For the Twelve Month Period Ending March 2015
This report is based on a survey of REALTORS® about existing home sales to resident and non-resident foreigners over the time period April 2014 through March 2015.
- Approximately 209,000 houses are estimated to have been sold to foreign buyers over the time period, approximately four percent of total Existing Home Sales.
- The total foreign sales dollar volume is estimated at $104 billion, approximately eight percent of total Existing Home Sales dollar volume.
- Foreign clients are an upscale group of buyers, paying on average nearly $500,000 for a house, compared to the overall U.S. average house price of about $256,000.
- Sales to foreigners are split between resident and non-resident purchasers. Resident foreigners may be in the U.S. for business, educational, or other purposes.
- Non-resident foreigners are typically looking for a vacation or investment property.
- Five countries accounted for 51 percent of purchases by foreigners: Canada, China, Mexico, India, and the United Kingdom.
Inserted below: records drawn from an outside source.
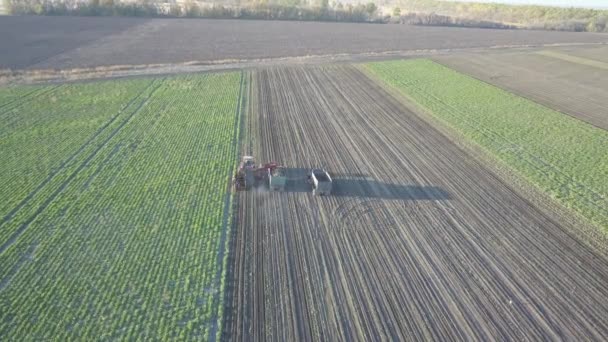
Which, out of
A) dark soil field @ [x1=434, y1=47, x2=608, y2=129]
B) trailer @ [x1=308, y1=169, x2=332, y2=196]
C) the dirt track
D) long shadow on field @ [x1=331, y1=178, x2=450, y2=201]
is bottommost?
the dirt track

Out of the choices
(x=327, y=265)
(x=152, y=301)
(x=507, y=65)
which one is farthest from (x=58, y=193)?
(x=507, y=65)

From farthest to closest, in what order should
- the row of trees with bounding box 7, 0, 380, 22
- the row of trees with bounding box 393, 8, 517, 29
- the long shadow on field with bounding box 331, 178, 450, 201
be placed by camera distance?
the row of trees with bounding box 393, 8, 517, 29
the row of trees with bounding box 7, 0, 380, 22
the long shadow on field with bounding box 331, 178, 450, 201

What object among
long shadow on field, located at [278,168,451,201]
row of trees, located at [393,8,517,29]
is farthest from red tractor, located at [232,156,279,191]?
row of trees, located at [393,8,517,29]

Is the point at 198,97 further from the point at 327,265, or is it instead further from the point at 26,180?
the point at 327,265

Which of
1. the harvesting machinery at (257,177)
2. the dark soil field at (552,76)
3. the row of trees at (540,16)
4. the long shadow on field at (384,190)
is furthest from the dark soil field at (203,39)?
the long shadow on field at (384,190)

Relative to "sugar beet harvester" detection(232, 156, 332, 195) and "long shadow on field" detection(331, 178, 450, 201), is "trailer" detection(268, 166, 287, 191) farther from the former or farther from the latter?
"long shadow on field" detection(331, 178, 450, 201)

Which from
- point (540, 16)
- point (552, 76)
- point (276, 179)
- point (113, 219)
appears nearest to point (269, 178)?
point (276, 179)

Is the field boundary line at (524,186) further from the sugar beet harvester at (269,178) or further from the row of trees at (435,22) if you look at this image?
the row of trees at (435,22)
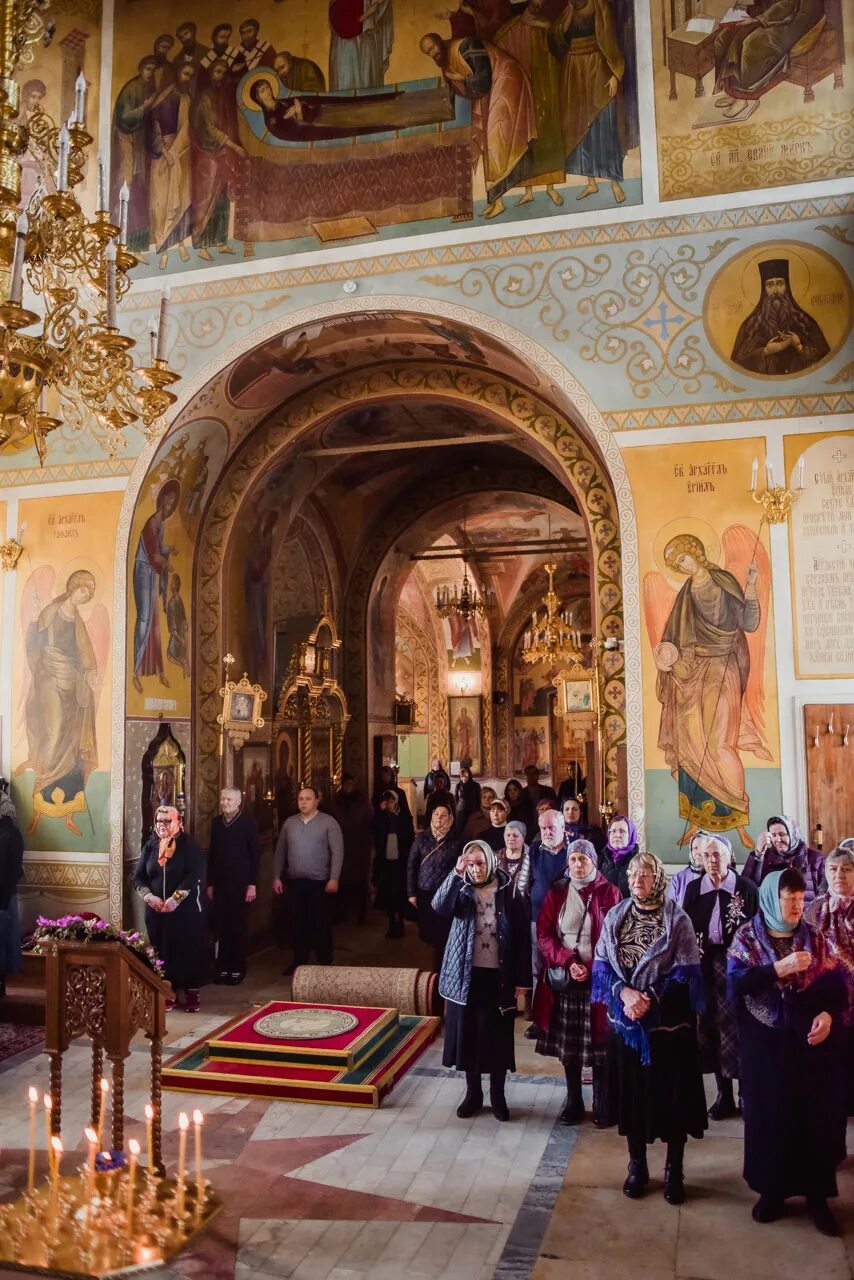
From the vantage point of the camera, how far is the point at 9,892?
8.30 meters

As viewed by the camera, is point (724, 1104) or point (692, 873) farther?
point (692, 873)

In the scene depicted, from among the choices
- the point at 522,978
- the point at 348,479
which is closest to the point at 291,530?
the point at 348,479

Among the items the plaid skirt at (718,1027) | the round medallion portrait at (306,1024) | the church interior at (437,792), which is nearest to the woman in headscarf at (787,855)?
the church interior at (437,792)

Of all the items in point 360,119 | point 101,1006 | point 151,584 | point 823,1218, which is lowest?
point 823,1218

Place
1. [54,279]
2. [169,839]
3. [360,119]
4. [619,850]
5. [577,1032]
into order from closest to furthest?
[54,279] < [577,1032] < [619,850] < [169,839] < [360,119]

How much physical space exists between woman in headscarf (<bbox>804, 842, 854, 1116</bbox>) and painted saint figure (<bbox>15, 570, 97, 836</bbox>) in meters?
6.63

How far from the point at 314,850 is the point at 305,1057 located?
10.2ft

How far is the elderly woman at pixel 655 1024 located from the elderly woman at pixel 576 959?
89 centimetres

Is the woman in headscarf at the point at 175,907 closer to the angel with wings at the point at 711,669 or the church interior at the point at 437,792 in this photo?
the church interior at the point at 437,792

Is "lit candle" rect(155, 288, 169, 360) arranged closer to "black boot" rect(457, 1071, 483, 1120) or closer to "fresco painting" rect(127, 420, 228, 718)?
"fresco painting" rect(127, 420, 228, 718)

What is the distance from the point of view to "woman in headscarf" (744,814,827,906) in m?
7.12

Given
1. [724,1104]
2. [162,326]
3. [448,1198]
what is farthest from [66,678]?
[724,1104]

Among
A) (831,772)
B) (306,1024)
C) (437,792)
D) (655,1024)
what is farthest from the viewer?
(437,792)

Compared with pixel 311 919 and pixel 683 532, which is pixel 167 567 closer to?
pixel 311 919
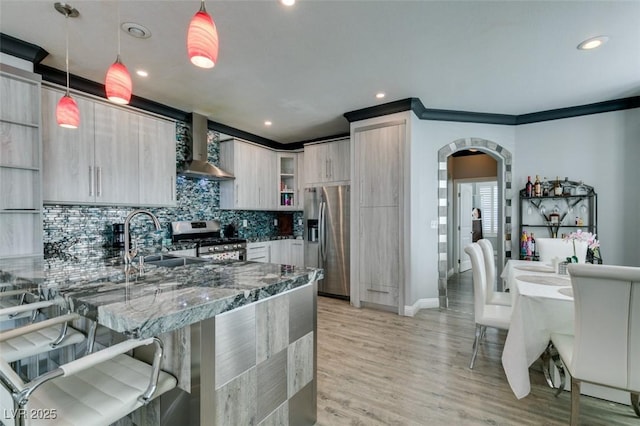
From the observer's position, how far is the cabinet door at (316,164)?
15.3ft

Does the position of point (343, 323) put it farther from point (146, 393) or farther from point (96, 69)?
point (96, 69)

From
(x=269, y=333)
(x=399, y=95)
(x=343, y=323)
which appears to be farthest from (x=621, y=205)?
(x=269, y=333)

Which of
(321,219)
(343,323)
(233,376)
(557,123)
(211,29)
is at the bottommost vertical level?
(343,323)

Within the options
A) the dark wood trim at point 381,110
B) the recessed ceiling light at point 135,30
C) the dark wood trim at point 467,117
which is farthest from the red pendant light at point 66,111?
the dark wood trim at point 467,117

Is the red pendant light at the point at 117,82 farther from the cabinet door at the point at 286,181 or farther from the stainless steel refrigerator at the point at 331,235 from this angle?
the cabinet door at the point at 286,181

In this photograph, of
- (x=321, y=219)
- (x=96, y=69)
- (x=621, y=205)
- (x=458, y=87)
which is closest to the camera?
(x=96, y=69)

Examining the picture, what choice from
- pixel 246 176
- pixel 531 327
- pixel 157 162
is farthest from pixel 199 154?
pixel 531 327

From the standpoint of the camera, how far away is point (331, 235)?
444 cm

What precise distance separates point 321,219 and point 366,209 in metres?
0.84

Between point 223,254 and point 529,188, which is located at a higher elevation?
A: point 529,188

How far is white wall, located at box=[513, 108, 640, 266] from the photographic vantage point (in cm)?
360

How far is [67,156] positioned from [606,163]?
6.28 meters

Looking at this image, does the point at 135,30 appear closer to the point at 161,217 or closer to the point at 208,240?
the point at 161,217

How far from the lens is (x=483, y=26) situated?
218 cm
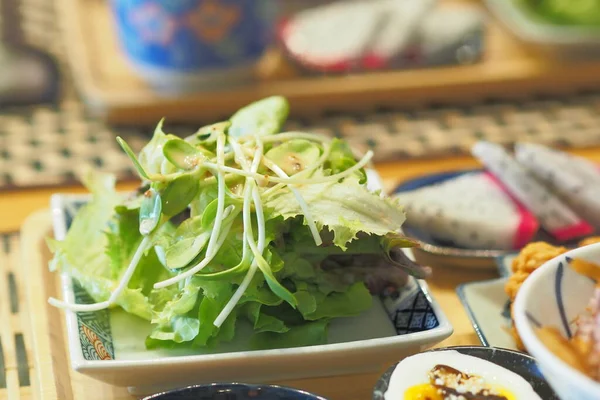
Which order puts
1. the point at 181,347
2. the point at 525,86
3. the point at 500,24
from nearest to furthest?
the point at 181,347 → the point at 525,86 → the point at 500,24

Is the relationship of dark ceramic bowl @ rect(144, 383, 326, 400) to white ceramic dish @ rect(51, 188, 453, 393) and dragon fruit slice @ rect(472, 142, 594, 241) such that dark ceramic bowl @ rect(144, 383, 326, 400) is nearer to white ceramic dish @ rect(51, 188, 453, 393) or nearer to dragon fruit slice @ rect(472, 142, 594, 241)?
white ceramic dish @ rect(51, 188, 453, 393)

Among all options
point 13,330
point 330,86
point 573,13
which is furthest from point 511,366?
point 573,13

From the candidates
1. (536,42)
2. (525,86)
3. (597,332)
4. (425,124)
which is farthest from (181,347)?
(536,42)

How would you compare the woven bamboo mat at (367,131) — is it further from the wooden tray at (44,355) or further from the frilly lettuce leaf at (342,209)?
the frilly lettuce leaf at (342,209)

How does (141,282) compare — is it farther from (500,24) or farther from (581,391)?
(500,24)

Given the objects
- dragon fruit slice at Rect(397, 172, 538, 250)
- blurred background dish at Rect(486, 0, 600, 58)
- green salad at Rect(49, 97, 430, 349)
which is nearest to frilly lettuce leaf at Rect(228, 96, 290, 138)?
green salad at Rect(49, 97, 430, 349)
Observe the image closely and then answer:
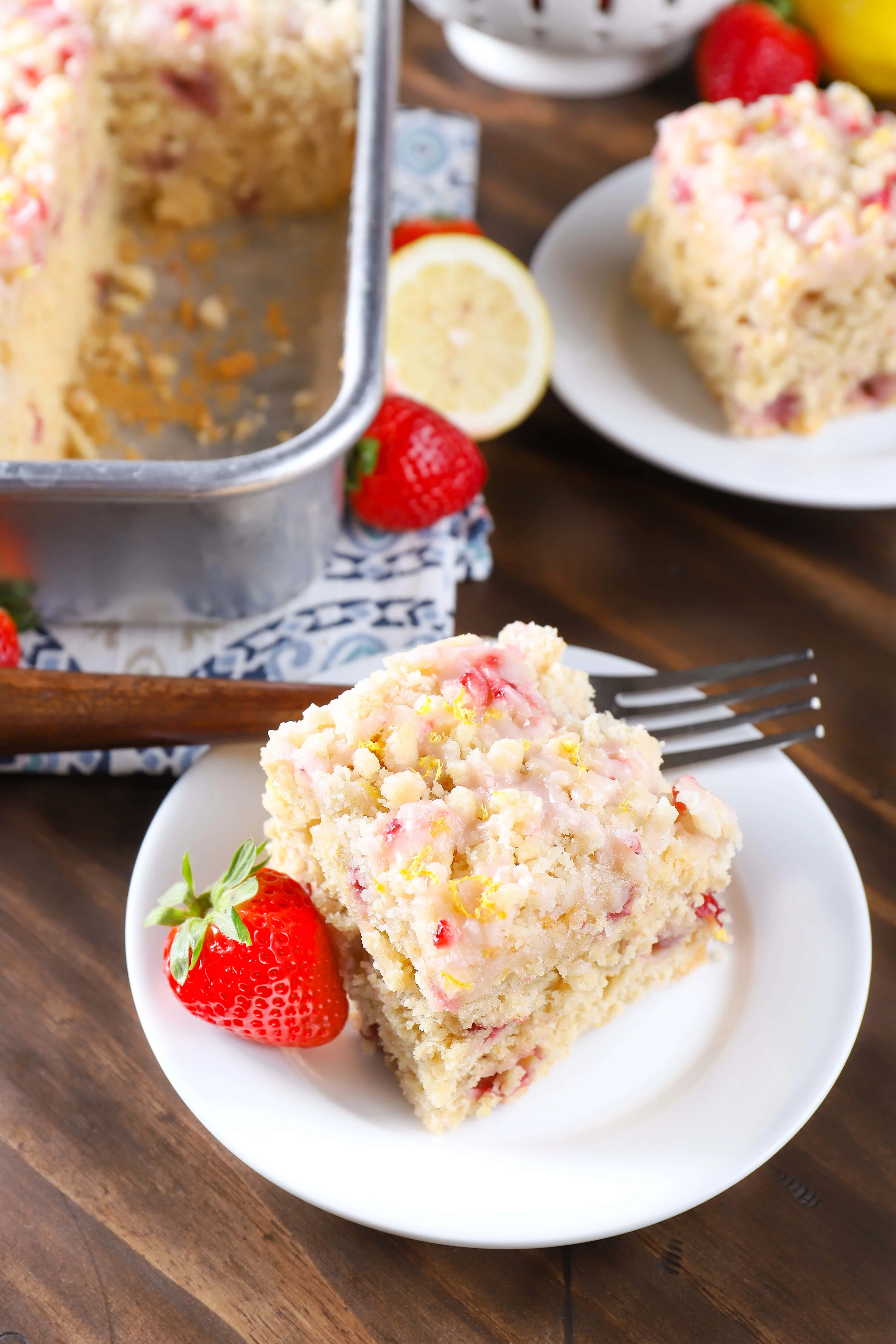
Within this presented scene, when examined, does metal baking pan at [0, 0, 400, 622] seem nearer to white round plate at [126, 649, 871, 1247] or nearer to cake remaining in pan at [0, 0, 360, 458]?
cake remaining in pan at [0, 0, 360, 458]

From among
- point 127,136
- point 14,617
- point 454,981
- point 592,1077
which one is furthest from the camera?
point 127,136

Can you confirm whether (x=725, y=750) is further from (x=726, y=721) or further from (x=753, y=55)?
(x=753, y=55)

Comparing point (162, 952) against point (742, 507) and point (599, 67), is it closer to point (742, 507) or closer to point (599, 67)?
point (742, 507)

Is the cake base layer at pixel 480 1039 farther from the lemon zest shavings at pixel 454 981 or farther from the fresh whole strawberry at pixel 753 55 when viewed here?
the fresh whole strawberry at pixel 753 55

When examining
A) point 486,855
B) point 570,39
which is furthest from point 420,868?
point 570,39

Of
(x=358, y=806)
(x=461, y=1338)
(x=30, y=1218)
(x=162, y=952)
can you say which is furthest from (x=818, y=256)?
(x=30, y=1218)

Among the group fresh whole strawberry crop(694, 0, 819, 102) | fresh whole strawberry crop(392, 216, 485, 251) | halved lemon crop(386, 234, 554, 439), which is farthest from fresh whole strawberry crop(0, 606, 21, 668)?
fresh whole strawberry crop(694, 0, 819, 102)
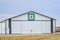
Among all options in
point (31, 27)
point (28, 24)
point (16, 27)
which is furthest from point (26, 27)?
point (16, 27)

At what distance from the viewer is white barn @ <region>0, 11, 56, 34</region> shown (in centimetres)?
2016

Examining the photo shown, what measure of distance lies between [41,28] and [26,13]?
2.72m

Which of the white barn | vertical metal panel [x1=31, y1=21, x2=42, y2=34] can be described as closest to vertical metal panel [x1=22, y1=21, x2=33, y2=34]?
the white barn

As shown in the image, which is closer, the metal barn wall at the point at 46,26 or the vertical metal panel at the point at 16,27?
the vertical metal panel at the point at 16,27

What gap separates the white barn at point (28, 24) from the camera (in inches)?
794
- Although foreigners purchased property nationwide, four states accounted for 50 percent of international sales: Florida, California, Texas, and Arizona.
- The bulk of purchases by international clients were all-cash, accounting for approximately 55 percent of reported foreign transactions. Mortgage financing tends to be a major problem for non-resident international clients due to financial profiles that are different in some cases from those normally received by the financial institution from domestic residents.
- The percentage of REALTOR® respondents who reported working with international clients in the 12 months ending March 2015 increased by seven percent over the previous year.